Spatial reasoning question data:
>> Start
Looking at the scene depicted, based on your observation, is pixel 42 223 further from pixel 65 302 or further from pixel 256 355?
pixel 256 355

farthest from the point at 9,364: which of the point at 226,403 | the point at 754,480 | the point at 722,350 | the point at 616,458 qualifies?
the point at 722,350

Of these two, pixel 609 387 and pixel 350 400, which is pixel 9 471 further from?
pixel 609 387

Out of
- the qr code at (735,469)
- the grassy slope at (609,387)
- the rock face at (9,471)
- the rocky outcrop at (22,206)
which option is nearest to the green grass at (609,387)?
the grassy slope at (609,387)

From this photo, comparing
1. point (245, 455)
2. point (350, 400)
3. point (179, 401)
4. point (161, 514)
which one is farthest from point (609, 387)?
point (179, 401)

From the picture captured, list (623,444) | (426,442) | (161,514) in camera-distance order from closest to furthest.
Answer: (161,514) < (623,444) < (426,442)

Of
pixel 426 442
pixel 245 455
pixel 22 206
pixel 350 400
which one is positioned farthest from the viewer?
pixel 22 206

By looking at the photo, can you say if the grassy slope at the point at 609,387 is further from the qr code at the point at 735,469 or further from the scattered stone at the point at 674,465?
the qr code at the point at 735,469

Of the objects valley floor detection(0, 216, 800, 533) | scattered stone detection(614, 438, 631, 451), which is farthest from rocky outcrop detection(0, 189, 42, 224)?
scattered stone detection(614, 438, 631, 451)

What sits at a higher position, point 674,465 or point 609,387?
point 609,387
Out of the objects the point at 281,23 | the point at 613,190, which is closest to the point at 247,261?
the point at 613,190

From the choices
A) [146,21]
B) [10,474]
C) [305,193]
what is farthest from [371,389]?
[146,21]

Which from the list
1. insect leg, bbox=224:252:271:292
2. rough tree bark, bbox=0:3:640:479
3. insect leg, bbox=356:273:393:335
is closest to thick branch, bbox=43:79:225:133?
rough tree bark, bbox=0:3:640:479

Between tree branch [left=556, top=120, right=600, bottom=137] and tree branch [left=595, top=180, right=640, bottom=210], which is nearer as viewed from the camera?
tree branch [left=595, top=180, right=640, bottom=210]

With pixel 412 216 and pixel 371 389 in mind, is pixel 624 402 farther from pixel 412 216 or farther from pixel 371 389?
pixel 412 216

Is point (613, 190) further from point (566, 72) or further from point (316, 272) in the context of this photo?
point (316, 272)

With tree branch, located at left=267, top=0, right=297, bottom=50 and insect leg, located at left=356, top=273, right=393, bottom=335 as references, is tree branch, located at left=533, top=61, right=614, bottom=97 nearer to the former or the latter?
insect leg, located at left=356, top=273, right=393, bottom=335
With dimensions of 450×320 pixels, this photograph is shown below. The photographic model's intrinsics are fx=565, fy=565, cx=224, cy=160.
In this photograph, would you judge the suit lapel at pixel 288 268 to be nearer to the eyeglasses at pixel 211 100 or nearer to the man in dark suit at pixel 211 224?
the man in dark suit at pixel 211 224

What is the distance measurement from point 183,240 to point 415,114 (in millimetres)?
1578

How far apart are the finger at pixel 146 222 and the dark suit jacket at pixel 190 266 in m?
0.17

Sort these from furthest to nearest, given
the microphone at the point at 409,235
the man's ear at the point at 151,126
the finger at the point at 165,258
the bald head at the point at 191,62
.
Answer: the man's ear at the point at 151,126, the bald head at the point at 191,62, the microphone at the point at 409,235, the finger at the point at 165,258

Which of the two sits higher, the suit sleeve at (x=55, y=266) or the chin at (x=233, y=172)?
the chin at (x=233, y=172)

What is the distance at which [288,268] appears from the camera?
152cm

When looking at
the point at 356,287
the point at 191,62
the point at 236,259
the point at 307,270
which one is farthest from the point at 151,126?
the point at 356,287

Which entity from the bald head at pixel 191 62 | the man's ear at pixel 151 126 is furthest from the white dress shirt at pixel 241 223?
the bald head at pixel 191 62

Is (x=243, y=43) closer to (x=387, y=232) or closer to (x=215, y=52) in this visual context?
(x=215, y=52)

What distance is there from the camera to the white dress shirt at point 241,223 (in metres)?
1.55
>> End
• To be done
Give all the records again. Match them exactly.

• Task response
Looking at the scene depicted, based on your observation, is pixel 42 223 further from pixel 65 302 or further from pixel 256 355?
pixel 256 355

farthest from the point at 9,364: which of the point at 226,403 | the point at 754,480 | the point at 722,350 | the point at 616,458 qualifies?
the point at 722,350

Of these two, pixel 609 387 and pixel 350 400, which is pixel 9 471 further from?
pixel 609 387

Out of
- the qr code at (735,469)
- the grassy slope at (609,387)
- the rock face at (9,471)
- the rocky outcrop at (22,206)
which option is nearest to the green grass at (609,387)?
the grassy slope at (609,387)

From this photo, comparing
1. point (245, 455)
2. point (350, 400)
3. point (179, 401)
4. point (161, 514)
which one is farthest from point (609, 387)?
point (179, 401)

From the picture captured, list (623,444) | (426,442) | (161,514) in camera-distance order from closest to furthest.
Answer: (161,514) < (623,444) < (426,442)

Of
pixel 426 442
pixel 245 455
pixel 22 206
pixel 350 400
which one is positioned farthest from the viewer?
pixel 22 206

By looking at the photo, can you say if the grassy slope at the point at 609,387 is further from the qr code at the point at 735,469 or further from the scattered stone at the point at 674,465?
the qr code at the point at 735,469

Of the objects valley floor detection(0, 216, 800, 533) | scattered stone detection(614, 438, 631, 451), which is farthest from rocky outcrop detection(0, 189, 42, 224)?
scattered stone detection(614, 438, 631, 451)

What sits at a higher position, point 674,465 or point 609,387?
point 609,387
Out of the objects the point at 281,23 | the point at 613,190, which is closest to the point at 247,261?
the point at 613,190

From the choices
A) [146,21]
B) [10,474]
C) [305,193]
what is farthest from [371,389]?
[146,21]

Which from the list
1. insect leg, bbox=224:252:271:292
2. rough tree bark, bbox=0:3:640:479
3. insect leg, bbox=356:273:393:335
is closest to thick branch, bbox=43:79:225:133?
rough tree bark, bbox=0:3:640:479

Between tree branch [left=556, top=120, right=600, bottom=137] and tree branch [left=595, top=180, right=640, bottom=210], which is nearer as viewed from the camera?
tree branch [left=595, top=180, right=640, bottom=210]

With pixel 412 216 and pixel 371 389 in mind, is pixel 624 402 farther from pixel 412 216 or farther from pixel 371 389?
pixel 412 216

Is point (613, 190) further from point (566, 72) or further from point (316, 272) in the context of this photo?
point (316, 272)

With tree branch, located at left=267, top=0, right=297, bottom=50 and insect leg, located at left=356, top=273, right=393, bottom=335 as references, is tree branch, located at left=533, top=61, right=614, bottom=97 nearer to the former or the latter?
insect leg, located at left=356, top=273, right=393, bottom=335
With dimensions of 450×320 pixels, this photograph is shown below. The photographic model's intrinsics are fx=565, fy=565, cx=224, cy=160.
In this photograph, would you judge the suit lapel at pixel 288 268 to be nearer to the eyeglasses at pixel 211 100 or nearer to the man in dark suit at pixel 211 224?
the man in dark suit at pixel 211 224

What is the distance measurement from point 183,240 to point 415,114 (in millimetres)?
1578

How far apart are the finger at pixel 146 222 and the dark suit jacket at pixel 190 266 in m?
0.17

Sort these from furthest to nearest, given
the microphone at the point at 409,235
the man's ear at the point at 151,126
the finger at the point at 165,258
the bald head at the point at 191,62
.
Answer: the man's ear at the point at 151,126, the bald head at the point at 191,62, the microphone at the point at 409,235, the finger at the point at 165,258

Which of the two sits higher, the suit sleeve at (x=55, y=266) or the chin at (x=233, y=172)?
the chin at (x=233, y=172)

What is the distance at which [288,268] appears from the camera?
152cm

When looking at
the point at 356,287
the point at 191,62
the point at 236,259
the point at 307,270
which one is farthest from the point at 151,126?
the point at 356,287

Which entity from the bald head at pixel 191 62 | the man's ear at pixel 151 126 is furthest from the white dress shirt at pixel 241 223?
the bald head at pixel 191 62

Is (x=243, y=43) closer to (x=387, y=232) or closer to (x=215, y=52) in this visual context?
(x=215, y=52)

What distance is there from the camera to the white dress shirt at point 241,223 (in metres)?
1.55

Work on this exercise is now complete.